From the misprediction rates that are reported in Figure 8, it can be seen that our proposed predictor outperforms the g-share predictor by 35% on average. Another interesting observation is that the FP and INT configurations profiled using the CBP traces work well for SPEC benchmarks and only little improvements are from the additional per-table and per-entry

correlation-directed adaptation. This result is promising since profile-directed adaptation is much simpler to implement than correlation-directed adaptation.

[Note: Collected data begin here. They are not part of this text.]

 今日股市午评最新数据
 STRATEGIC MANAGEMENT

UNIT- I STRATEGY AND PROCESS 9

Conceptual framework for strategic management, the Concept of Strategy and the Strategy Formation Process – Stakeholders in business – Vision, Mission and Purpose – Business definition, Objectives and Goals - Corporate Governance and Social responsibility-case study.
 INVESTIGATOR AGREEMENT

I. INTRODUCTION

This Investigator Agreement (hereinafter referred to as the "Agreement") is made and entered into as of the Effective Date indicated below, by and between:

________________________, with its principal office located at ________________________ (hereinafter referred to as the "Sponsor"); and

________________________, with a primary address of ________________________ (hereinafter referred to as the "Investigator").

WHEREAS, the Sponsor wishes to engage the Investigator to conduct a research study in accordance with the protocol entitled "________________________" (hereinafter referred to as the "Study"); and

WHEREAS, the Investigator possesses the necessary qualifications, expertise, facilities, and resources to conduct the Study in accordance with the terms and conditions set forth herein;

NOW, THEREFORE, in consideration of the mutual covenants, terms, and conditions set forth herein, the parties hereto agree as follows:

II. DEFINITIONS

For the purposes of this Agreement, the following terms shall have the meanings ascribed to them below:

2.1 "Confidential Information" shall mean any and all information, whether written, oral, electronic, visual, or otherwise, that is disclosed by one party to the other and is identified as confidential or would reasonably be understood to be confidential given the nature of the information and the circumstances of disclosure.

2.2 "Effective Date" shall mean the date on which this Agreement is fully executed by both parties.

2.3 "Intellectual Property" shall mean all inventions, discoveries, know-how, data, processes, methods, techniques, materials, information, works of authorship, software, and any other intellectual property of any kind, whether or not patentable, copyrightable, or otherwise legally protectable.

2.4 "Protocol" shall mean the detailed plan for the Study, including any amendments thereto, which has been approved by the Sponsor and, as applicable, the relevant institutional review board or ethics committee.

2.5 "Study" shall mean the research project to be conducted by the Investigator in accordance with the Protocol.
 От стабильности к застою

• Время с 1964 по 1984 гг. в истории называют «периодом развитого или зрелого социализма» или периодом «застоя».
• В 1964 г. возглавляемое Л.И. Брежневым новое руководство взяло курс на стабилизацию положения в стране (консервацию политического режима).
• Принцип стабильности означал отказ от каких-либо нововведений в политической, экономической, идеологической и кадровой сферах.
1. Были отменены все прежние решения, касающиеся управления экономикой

Individual contributions from the bias, loop, and MAC perceptron predictor with adaptation are examined in Figure 9 and it can be seen that the bias and loop predictors accurately predicts a significant amount of dynamic branches for SPEC 2000 benchmarks, similar to CBP traces.

#### 6. Conclusions

This paper takes an untraditional perspective to attack the branch prediction problem: rather than a new prediction scheme to better exploit branch correlation, we propose to process the inputs to branch predictors to maximize such correlation. An important observation is made from perceptron branch predictors that the perceptron weights provide an estimate of the correlation strength. Based on such correlation strength, novel adaptive information processing schemes are proposed to dynamically re-assemble the input information vector so that it contains only those history bits with the strongest correlation. The experiments using CBP traces and SPEC 2000 benchmarks show that our proposed approach achieves significant improvement on prediction accuracy over the competing branch prediction schemes.

#### References

- [1] The official CBP-1 website: http://www.jilp.org/cbp/.
- [2] I. K. Chen, J. T. Coffey, and T. N. Mudge, "Analysis of branch prediction via data compression", *Proc. of the 7th Int. Conf. on Arch. Support for Programming Languages and Operating Systems* (ASPLOS-VII), 1996.
- [3] J. Henning, "SPEC2000: measuring CPU performance in the new millennium", *IEEE Computer*, July 2000.
- [4] T. Juan, S. Sanjeevan, and J. Navarro, "A third level of adaptivity for branch prediction", *Proc. of the 25<sup>th</sup> Int. Symp. on Comp. Arch* (ISCA-25), 1998.
- [5] D. Jimenez and C. Lin, "Dynamic branch prediction with perceptrons", *Proc. of the 7th Int. Symp. on High Perf. Comp. Arch* (HPCA-7), 2001.
- [6] D. Jimenez and C. Lin, "Neural methods for dynamic branch prediction", *ACM Trans. on Computer Systems*, 2002.
- [7] S. MacFarling, "Combining branch predictors", Technical Report, DEC, 1993.
- [8] A. Seznec, "Revisiting the perceptron predictor", Technical Report, IRISA, 2004.
- [9] T.-Y. Yeh and Y. Patt, "Alternative implementations of two-level adaptive branch prediction", *Proc. of the 22<sup>nd</sup> Int. Symp. on Comp. Arch* (ISCA-22), 1995.